# Problem statement
Work through the data line by line, gathering every line that has the word "width".

Provided information Block Start

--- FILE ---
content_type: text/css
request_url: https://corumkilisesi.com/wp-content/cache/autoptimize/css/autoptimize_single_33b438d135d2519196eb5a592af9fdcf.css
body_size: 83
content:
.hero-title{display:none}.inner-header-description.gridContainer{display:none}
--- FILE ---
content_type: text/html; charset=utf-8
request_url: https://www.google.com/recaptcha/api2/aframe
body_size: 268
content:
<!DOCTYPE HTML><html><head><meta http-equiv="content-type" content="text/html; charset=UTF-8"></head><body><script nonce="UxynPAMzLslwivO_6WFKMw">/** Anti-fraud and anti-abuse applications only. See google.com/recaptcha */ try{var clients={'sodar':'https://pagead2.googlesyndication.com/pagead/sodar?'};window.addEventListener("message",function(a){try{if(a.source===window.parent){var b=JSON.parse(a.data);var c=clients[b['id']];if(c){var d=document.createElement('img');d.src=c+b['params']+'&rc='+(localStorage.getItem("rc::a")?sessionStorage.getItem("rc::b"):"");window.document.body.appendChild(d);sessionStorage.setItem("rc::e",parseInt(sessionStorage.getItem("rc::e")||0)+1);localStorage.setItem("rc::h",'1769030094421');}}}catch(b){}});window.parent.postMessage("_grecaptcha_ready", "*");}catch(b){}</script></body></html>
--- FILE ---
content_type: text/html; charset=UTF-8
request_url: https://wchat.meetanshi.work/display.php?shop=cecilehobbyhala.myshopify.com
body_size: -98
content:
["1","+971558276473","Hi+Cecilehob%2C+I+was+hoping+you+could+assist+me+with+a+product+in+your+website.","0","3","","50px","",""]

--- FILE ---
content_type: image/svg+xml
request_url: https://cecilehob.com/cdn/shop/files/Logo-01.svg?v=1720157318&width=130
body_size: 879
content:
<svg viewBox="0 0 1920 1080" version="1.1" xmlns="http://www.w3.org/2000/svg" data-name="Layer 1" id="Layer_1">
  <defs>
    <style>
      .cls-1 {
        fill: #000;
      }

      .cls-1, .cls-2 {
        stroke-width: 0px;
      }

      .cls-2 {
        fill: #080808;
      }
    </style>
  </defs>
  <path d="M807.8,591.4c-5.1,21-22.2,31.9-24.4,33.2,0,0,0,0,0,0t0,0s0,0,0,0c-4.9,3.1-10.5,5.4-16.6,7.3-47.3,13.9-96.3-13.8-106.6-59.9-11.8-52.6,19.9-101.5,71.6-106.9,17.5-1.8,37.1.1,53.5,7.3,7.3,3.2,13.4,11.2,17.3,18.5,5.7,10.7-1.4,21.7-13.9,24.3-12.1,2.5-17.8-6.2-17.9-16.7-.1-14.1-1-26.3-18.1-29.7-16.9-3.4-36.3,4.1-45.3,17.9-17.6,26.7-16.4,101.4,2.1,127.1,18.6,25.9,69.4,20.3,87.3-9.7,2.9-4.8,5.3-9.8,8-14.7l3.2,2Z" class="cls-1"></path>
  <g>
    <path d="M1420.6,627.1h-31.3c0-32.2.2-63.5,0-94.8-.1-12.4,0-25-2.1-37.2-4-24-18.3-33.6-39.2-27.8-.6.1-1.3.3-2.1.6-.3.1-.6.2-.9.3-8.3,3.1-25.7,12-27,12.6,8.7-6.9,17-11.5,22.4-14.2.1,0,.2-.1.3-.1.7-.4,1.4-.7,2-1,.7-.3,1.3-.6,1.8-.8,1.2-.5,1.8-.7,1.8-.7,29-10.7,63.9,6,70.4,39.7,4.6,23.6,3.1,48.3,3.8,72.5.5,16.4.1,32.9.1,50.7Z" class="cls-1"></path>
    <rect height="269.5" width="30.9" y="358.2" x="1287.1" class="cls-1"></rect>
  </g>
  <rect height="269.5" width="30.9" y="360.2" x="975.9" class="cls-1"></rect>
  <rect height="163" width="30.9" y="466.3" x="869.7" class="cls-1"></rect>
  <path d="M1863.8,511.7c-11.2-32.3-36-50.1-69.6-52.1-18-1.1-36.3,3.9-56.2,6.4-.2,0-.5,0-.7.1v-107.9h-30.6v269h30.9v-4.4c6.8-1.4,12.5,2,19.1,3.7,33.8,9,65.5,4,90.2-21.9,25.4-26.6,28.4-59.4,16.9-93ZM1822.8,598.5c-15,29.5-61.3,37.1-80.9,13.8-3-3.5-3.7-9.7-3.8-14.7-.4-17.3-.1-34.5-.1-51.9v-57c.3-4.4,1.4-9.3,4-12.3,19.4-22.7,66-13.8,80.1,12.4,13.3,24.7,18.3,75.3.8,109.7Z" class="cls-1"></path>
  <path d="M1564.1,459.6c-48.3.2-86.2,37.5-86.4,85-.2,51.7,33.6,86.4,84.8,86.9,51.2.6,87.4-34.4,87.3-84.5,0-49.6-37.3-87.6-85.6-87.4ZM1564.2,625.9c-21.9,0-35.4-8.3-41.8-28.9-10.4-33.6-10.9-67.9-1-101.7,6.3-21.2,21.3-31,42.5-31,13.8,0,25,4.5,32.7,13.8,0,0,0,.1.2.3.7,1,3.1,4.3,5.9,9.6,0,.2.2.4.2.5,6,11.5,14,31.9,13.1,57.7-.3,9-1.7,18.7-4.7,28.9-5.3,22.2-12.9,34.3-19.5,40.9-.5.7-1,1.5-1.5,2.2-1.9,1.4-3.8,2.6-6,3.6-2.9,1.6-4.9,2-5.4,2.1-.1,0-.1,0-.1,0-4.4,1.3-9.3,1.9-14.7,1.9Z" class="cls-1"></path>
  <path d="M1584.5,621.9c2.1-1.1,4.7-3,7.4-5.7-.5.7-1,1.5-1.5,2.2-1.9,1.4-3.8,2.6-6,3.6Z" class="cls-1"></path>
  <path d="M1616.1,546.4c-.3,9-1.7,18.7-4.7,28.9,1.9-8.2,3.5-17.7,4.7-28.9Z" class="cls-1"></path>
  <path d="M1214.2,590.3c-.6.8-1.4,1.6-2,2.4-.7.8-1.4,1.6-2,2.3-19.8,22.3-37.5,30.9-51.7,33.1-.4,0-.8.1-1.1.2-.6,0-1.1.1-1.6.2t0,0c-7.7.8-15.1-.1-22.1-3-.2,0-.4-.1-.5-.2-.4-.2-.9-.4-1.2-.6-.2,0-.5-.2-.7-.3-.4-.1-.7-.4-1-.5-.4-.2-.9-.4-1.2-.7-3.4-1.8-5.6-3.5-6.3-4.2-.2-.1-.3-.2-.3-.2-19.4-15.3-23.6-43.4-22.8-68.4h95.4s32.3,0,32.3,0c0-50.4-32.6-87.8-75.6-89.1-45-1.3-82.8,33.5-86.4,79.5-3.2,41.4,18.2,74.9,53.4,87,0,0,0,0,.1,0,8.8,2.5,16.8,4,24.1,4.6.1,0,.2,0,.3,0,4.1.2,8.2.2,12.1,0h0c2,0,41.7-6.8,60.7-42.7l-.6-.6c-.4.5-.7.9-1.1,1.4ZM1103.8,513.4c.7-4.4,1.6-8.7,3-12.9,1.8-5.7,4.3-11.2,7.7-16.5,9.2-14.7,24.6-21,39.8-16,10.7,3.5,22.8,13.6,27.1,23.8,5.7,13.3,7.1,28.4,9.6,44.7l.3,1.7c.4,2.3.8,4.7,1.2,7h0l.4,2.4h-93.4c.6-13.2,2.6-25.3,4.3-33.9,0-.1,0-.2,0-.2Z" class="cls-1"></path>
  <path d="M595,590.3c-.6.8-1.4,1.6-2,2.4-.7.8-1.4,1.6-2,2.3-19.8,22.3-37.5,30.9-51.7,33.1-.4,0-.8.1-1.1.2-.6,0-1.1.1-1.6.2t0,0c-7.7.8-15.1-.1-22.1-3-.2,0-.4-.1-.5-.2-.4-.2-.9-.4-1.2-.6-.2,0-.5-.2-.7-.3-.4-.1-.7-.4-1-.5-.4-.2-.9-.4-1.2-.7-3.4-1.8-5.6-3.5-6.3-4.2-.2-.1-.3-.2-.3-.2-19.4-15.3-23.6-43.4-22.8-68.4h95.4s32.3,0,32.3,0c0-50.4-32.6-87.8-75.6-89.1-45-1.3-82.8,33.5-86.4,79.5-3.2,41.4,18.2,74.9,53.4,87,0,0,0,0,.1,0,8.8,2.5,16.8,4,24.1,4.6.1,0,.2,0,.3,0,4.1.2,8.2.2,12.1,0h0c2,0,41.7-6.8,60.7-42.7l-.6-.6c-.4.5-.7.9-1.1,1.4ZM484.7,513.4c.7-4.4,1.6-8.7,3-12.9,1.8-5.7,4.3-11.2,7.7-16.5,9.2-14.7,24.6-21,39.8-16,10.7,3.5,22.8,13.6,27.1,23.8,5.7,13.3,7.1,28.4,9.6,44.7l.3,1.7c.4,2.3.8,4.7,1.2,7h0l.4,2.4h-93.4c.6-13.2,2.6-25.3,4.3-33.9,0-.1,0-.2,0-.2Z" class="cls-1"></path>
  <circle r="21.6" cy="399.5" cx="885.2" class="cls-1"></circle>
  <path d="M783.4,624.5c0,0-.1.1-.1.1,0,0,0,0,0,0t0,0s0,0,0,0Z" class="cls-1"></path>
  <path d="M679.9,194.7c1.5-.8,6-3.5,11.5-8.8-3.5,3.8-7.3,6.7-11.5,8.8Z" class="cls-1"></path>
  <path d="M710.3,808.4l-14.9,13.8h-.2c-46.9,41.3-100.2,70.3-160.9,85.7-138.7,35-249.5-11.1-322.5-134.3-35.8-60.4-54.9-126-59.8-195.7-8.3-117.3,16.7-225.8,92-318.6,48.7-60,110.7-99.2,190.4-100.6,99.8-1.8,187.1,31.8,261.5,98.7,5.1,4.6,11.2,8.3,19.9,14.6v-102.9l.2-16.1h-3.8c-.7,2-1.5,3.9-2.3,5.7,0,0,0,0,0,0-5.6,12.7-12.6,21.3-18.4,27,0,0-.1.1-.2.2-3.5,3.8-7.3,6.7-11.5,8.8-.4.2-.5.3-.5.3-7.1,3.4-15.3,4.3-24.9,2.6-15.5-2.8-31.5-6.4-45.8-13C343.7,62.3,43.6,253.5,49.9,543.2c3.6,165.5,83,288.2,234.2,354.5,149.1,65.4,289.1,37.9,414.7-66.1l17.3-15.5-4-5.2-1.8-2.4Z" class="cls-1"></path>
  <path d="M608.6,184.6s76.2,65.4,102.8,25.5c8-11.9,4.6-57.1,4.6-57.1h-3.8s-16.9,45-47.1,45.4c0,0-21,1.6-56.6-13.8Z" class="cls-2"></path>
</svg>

Provided information Block End

# Worked solution
request_url: https://cecilehob.com/cdn/shop/files/Logo-01.svg?v=1720157318&width=130
        stroke-width: 0px;
    <rect height="269.5" width="30.9" y="358.2" x="1287.1" class="cls-1"></rect>
  <rect height="269.5" width="30.9" y="360.2" x="975.9" class="cls-1"></rect>
  <rect height="163" width="30.9" y="466.3" x="869.7" class="cls-1"></rect>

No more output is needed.